Je vous dirai que dans ce business comme dans les autres, il y a des « politics » qui font que certains artistes restent dans l’ombre à cause d’agents qui ont d’autres intérêts ou qui soutiennent des artistes pour des raisons autres qu’artistiques. Parce que pour moi, King Edward reste l’un des plus grands et « il est le blues » des pieds à la tête. Peut-être est-il trop blues pour certains ? Rarement un musicien m’a fait une telle impression.

De gauche à droite, Jarekus Singleton, Eddie Cotton Jr., Derrick « D’Mar » Martin (drums). Chicago, juin 2011. Photo © Marcel Bénédit

Avez-vous gardé des liens avec votre ancien batteur, qui vous accompagnait sur la grand scène, à Chicago ? Il jouait à Porretta lors du soul festival 2016, ses prestations furent très remarquées.
Ce type est le meilleur drummer avec qui j’ai pu jouer, il est génial et d’une grande gentillesse. Oui, à mon plus grand désespoir, il ne joue plus avec moi mais nous n’avons pas perdu le contact, nous sommes restés très amis. Il vit maintenant à Los Angeles.
........
■ Énoncé A:
D'après l'entretien, dans quelle ville vit aujourd'hui l'ancien batteur ?
■ Énoncé B:
Recopiez fidèlement le passage de l'entretien qui va de « Avez-vous gardé des » jusqu'à « à Los Angeles. ».
........
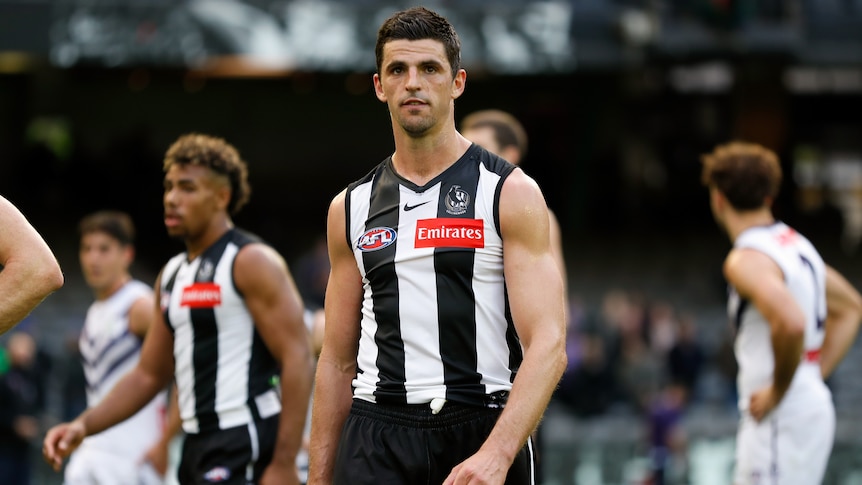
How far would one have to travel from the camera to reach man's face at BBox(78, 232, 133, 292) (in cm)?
808

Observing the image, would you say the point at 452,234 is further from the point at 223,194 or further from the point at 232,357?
the point at 223,194

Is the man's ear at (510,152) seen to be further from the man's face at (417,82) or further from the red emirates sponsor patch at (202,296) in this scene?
the man's face at (417,82)

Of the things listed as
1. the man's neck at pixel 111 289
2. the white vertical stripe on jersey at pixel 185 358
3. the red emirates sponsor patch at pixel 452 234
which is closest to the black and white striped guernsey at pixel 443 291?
the red emirates sponsor patch at pixel 452 234

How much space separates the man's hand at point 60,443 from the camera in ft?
19.7

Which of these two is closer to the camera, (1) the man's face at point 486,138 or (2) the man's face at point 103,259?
(1) the man's face at point 486,138

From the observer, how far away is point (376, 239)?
181 inches

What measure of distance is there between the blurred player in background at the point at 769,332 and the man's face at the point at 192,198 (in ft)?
8.64

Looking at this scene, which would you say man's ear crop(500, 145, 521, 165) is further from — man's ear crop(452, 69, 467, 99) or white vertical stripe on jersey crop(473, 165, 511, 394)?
white vertical stripe on jersey crop(473, 165, 511, 394)

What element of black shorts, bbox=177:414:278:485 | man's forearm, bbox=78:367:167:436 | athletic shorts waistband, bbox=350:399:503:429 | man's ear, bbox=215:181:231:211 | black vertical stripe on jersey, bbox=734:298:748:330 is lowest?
black shorts, bbox=177:414:278:485

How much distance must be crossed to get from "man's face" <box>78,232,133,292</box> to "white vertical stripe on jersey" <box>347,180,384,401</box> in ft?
12.3

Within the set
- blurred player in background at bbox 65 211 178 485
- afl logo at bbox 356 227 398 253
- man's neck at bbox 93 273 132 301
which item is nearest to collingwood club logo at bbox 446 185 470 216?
afl logo at bbox 356 227 398 253

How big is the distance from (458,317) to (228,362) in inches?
80.2

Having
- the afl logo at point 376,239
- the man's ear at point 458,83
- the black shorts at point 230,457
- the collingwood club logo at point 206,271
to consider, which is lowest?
the black shorts at point 230,457

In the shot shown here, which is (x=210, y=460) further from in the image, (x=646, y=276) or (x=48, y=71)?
(x=48, y=71)
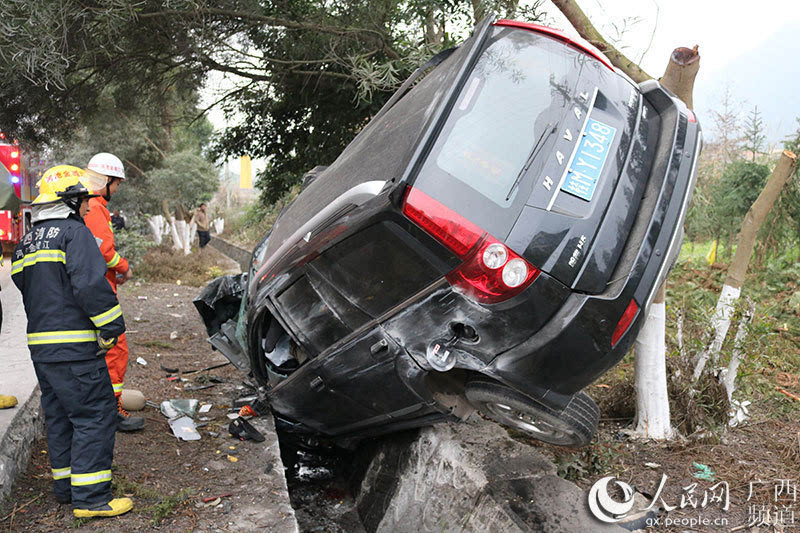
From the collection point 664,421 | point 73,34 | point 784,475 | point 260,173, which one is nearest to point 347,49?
point 73,34

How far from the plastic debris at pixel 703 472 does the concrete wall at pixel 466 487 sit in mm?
671

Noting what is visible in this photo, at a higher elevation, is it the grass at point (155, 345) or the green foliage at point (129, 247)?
the grass at point (155, 345)

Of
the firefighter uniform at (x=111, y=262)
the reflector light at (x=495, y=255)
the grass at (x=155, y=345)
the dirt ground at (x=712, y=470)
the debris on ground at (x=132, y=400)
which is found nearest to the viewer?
the reflector light at (x=495, y=255)

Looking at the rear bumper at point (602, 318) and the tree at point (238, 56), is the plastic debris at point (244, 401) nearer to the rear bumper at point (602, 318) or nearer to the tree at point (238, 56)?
the tree at point (238, 56)

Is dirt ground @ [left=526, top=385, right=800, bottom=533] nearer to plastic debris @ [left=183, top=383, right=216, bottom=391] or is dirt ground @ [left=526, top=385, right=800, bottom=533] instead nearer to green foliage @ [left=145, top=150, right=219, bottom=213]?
plastic debris @ [left=183, top=383, right=216, bottom=391]

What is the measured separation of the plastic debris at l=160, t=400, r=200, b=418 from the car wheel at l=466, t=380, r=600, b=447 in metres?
2.59

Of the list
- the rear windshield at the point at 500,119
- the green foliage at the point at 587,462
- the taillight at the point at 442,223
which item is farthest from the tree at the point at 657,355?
the taillight at the point at 442,223

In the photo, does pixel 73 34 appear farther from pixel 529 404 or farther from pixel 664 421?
pixel 664 421

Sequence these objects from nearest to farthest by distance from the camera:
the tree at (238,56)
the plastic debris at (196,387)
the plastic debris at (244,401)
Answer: the plastic debris at (244,401), the tree at (238,56), the plastic debris at (196,387)

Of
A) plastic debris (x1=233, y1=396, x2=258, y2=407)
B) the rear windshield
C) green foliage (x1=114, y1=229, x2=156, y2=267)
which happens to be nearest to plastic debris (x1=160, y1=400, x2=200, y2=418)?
plastic debris (x1=233, y1=396, x2=258, y2=407)

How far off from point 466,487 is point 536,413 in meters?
0.73

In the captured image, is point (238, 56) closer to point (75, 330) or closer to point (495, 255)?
point (75, 330)

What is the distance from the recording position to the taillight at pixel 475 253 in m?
2.55

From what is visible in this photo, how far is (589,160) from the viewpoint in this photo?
2.85 metres
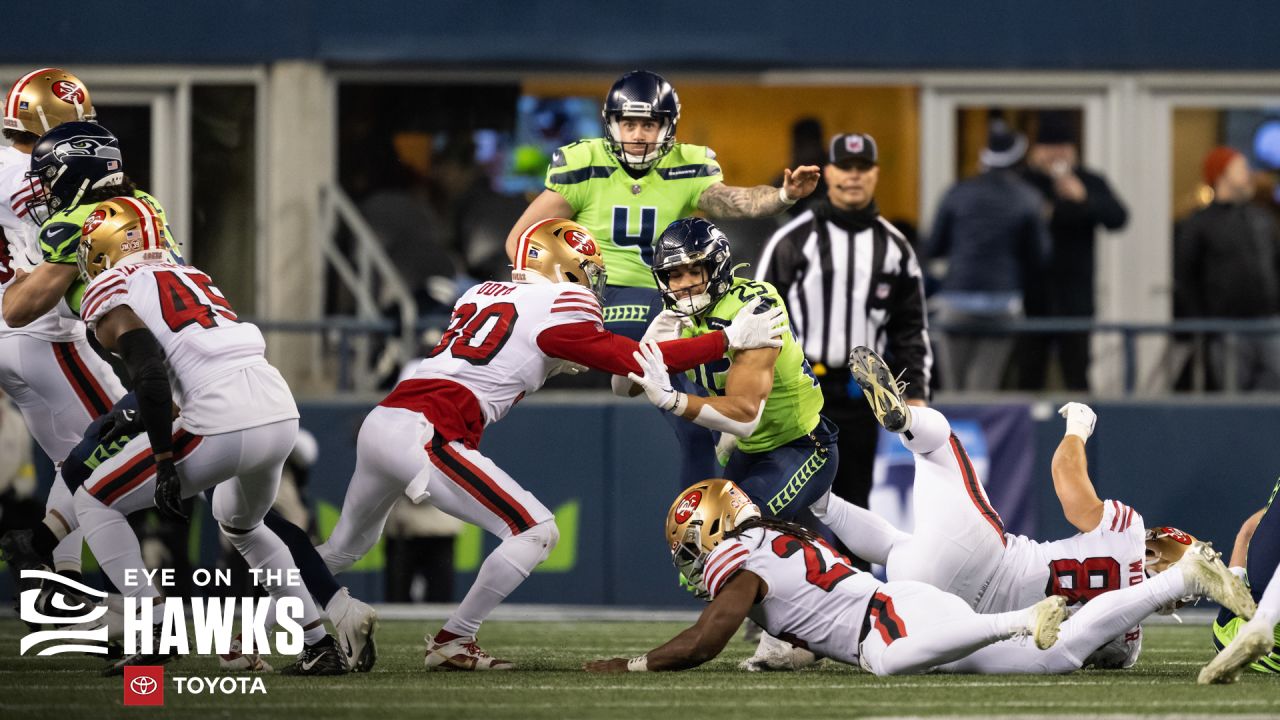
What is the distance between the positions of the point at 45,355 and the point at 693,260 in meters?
2.52

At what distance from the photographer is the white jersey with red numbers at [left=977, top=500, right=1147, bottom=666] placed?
22.4 ft

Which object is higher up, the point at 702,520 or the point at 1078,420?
the point at 1078,420

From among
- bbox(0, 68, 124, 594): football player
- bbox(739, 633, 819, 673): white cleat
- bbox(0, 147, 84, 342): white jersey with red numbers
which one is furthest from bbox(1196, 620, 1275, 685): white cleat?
bbox(0, 147, 84, 342): white jersey with red numbers

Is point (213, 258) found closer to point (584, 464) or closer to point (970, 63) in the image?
point (584, 464)

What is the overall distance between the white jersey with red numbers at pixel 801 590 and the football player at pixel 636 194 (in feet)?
4.56

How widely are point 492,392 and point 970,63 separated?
6.12 meters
........
■ Corrigé A:
Il vit à Los Angeles.

■ Corrigé B:
Avez-vous gardé des liens avec votre ancien batteur, qui vous accompagnait sur la grand scène, à Chicago ? Il jouait à Porretta lors du soul festival 2016, ses prestations furent très remarquées.
Ce type est le meilleur drummer avec qui j’ai pu jouer, il est génial et d’une grande gentillesse. Oui, à mon plus grand désespoir, il ne joue plus avec moi mais nous n’avons pas perdu le contact, nous sommes restés très amis. Il vit maintenant à Los Angeles.